The U.S. hotel industry should post record profits in 2006, based on a recent report by PricewaterhouseCoopers’ hospitality practice. Not only is 2006 likely to bring record profits but also the industry should expect two more years of solid growth.

The combination of strong business and leisure travel plus little new construction has helped the hotel market stage a dramatic comeback from its post-9/11 slump. As a result, PricewaterhouseCoopers expects the U.S. lodging industry to earn $20.8 billion pre-tax in 2005 — and that will represent a 25% jump over 2004. That number is even more impressive when you factor in that hotels spent $4.8 billion on capital improvements in 2005. Much of those capital improvements centered on renovating lobbies and rooms, plus myriad other embellishments.

“There has definitely been some competition on the amenities side as every brand tries to differentiate itself,” says Alan Tantleff, executive vice president at Chicago-based Jones Lang LaSalle Hotels.

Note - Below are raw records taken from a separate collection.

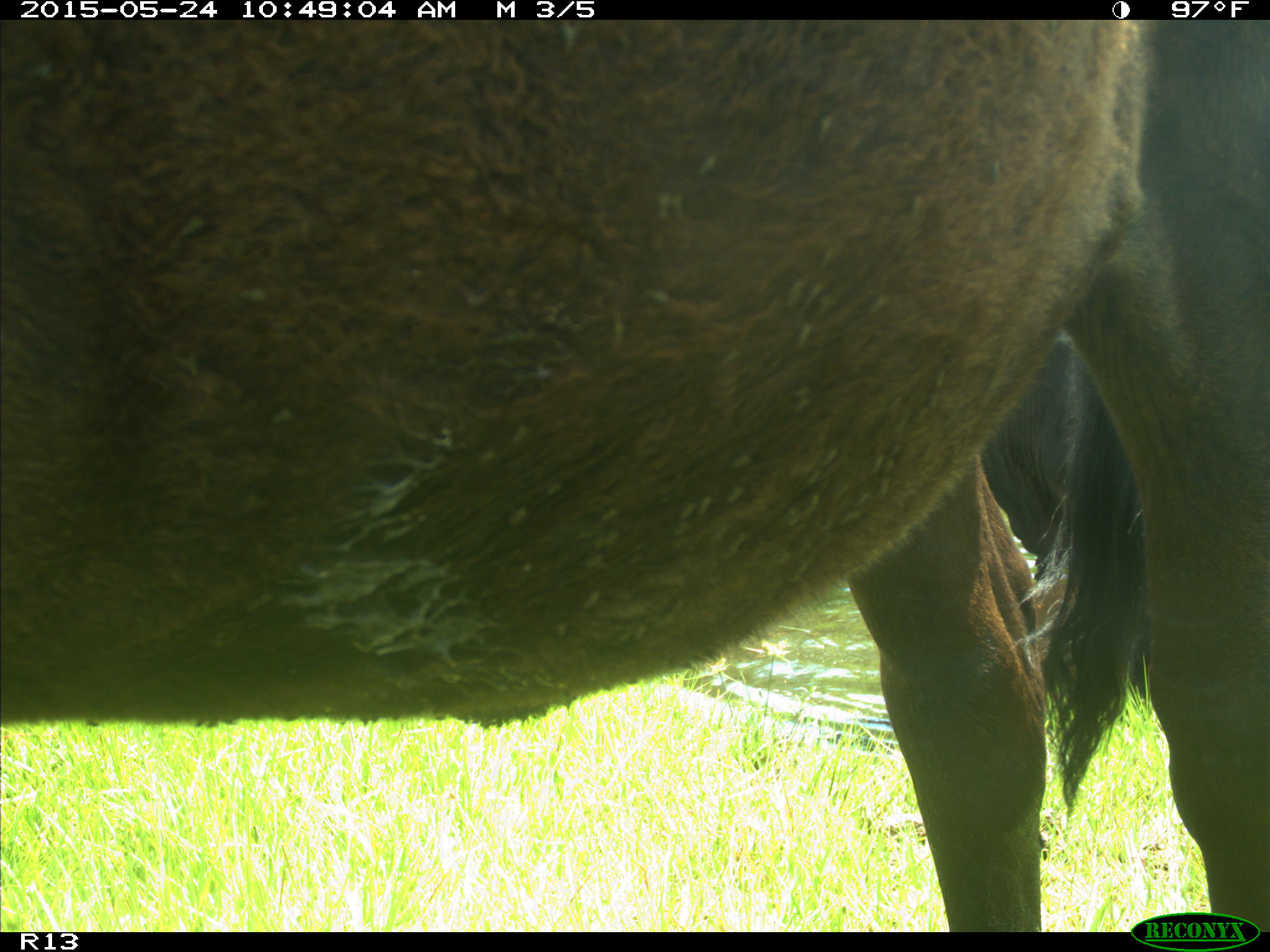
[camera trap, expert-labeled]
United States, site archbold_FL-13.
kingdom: Animalia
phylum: Chordata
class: Mammalia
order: Artiodactyla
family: Bovidae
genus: Bos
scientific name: Bos taurus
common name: domestic cow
Bos taurus (domestic cow).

Indeed, brands such as Hilton are installing granite counter-tops in their suites as other brands offer guests free breakfast and wireless Internet service. Even less common finishes such as bidets are popping up in full-service hotels such as Manhattan’s Waldorf-Astoria. Earlier this year, the famed Manhattan hotel installed a dozen bidet units from Ultrabidet.com that attach to the existing plumbing.

Tantleff says that most hotels believe strongly in this amenity-driven strategy—simply, that exotic amenities will give them an edge over competing brands. So what’s next?

“We’ll probably see flat-screen televisions in some branded hotel chains soon,” he says.